More classes, yes, but there are several advantages with this approach
1) You don't have large classes containing several large methods that are often each doing essentially the same thing with slight variations.
2) You can eliminate duplicate boiler plate code by creating DAO abstract command classes for CRUD operations. These classes would call strategies (if necessary) for the slight variations such as selection criteria and populating the domain objects. This makes for nicely cohesive classes that are very testable because they abide by design principles such as IOC, DIP, Hollywood, Open-Close, etc.
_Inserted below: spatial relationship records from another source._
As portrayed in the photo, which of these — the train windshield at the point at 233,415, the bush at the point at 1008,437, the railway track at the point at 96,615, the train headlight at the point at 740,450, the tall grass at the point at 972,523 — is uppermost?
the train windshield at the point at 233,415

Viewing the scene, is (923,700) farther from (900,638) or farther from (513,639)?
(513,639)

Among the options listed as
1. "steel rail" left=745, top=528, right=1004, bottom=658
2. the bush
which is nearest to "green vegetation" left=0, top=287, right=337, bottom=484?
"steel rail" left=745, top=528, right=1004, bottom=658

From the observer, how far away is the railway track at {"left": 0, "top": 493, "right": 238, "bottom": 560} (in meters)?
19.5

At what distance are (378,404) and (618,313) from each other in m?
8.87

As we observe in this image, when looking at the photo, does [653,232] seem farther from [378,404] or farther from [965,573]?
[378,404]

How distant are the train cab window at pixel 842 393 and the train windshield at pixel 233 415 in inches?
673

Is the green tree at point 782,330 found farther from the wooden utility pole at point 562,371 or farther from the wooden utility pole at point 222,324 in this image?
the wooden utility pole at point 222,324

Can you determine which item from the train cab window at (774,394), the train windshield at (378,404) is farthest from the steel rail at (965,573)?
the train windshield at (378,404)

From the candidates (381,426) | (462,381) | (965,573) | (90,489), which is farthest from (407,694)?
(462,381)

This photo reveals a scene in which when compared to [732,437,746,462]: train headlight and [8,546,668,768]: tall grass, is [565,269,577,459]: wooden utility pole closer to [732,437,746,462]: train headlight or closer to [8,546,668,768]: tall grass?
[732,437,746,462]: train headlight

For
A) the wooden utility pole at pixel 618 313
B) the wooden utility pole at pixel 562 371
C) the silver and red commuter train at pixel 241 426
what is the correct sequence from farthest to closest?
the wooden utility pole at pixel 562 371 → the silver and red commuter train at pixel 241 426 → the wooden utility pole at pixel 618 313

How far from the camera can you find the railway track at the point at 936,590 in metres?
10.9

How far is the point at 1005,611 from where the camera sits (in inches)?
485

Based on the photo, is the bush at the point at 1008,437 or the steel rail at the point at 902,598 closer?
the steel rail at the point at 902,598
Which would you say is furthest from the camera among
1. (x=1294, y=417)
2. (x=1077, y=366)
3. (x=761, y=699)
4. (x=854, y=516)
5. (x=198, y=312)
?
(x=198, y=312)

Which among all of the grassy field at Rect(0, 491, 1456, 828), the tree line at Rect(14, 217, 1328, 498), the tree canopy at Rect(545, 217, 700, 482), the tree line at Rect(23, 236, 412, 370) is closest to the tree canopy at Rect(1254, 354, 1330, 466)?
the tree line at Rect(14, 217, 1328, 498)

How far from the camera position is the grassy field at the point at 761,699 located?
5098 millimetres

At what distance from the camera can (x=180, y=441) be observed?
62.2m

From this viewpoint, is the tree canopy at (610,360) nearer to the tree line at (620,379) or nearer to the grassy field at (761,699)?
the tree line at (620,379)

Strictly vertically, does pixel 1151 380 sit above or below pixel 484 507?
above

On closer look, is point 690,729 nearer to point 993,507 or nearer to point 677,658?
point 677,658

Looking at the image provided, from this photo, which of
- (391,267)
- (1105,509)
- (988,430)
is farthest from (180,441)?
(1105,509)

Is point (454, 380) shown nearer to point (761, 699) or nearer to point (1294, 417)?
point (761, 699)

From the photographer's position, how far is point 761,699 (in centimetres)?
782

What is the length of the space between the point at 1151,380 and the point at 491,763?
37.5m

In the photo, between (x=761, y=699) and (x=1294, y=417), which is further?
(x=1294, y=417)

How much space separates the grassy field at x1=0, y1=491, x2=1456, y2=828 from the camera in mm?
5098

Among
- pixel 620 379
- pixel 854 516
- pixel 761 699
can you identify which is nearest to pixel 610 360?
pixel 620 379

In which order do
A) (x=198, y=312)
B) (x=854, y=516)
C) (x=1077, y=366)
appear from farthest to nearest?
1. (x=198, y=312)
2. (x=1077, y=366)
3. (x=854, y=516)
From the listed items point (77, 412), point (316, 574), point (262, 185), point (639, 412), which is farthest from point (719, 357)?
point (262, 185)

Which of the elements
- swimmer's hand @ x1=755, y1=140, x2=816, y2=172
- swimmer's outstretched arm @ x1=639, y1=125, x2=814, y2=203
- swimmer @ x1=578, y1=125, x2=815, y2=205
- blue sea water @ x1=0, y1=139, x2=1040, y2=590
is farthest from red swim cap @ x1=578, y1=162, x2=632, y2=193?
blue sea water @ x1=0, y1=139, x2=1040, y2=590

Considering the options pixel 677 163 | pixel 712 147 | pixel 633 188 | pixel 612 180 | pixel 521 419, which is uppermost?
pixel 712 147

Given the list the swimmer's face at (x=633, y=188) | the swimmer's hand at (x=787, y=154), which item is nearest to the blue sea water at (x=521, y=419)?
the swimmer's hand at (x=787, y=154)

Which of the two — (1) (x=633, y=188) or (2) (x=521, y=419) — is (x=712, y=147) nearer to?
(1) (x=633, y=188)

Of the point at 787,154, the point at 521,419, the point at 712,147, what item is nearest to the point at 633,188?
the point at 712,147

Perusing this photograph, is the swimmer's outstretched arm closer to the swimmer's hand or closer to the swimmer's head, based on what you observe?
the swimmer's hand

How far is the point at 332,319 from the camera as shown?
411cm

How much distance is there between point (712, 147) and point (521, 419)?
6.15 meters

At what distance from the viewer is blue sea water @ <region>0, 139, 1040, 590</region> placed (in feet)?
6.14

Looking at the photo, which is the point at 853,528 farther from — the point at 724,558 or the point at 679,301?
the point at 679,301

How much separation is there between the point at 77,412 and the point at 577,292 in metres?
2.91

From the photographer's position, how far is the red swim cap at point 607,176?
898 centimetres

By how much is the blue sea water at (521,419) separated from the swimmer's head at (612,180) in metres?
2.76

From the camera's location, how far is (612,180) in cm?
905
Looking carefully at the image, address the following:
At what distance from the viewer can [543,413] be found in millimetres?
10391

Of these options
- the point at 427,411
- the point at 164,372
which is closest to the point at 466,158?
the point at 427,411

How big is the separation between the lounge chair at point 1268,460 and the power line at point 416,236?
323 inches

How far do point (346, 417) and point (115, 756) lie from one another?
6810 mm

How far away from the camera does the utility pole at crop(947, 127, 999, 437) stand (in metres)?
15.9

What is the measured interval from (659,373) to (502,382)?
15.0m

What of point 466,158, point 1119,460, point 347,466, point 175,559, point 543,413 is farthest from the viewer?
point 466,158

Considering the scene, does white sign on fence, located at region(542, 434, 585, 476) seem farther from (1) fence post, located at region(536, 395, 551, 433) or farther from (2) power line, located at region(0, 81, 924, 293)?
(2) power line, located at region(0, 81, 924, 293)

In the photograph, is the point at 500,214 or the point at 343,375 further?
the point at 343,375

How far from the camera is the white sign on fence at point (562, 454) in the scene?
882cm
3) The client of the DAO can in some cases be abstract, not even knowing what DAO it is calling - just passing along the request type and params, and the command pattern takes care of invoking the right DAO. With the more traditional DAO aproach, your client controller has to interpret the request and hard code a call to a corresponding DAO operation. That means a lot of duplicate client controller code too. With the DAO command approach, some web requests can be handled abstractly from the web server all the way down to the DAO, with no specialized code except for the simple DAO strategies for selection criteria, populating, etc.
4) When you have DAO command classes, they can be composed together as decorators to map to multiple sources. For example, if you need to write to the DB and also to memcached, you need two different mappers.
5) For read operations that attempt to read from cache, the DAO command classes can be composed together following the chain or responsibility pattern. The first DAO, which attempts to read from cache, does not contain the rquested data, will pass the request along to the next DAO in the chain (which reads from the DB), and update itself with the data when it comes back up the chain. Subsequent calls for the same data will not need to go back down the chain of DAOs.
To me, this approach makes a lot of sense. I've always thought it was strange that in JAVA EE, the command pattern and/or DI is used from web server to container, from container to
servlet, from servlet to controller (using front controller pattern), but after that, it stops and the controller has to translate the request into a hard-code DAO call. For more complicated requests, this may be necessary, but not for the simpler ones (of which there are many). I worked on an open source effort for Lockheed Martin that successfully used this approach,
http://github.com/lmco/eurekastreams. It's a facebook-like app for the workplace.
Rohit Agrawal wrote:I don't quite like this approach for some reasons:
- In ServiceImpl : you can't influence the flow of DAOs being called. For e.g. after execution of 1st DAO if I don't want to execute 2nd DAO but execute 3rd DAO, it's hard to have this implemented.
- besides not sure if we can conceptually use DAO. because a Command object can have business logic, however DAOs should only deal with aspects of reading and writing data to db.
As I think you mentioned in a later post, for more complicated services, you can just create a specialized service implementation and hard code which DAO commands are called.
Using DAO commands does not force business logic to be in the DAO. The logic is in still in the service, and also in the factory that wires the DAOs.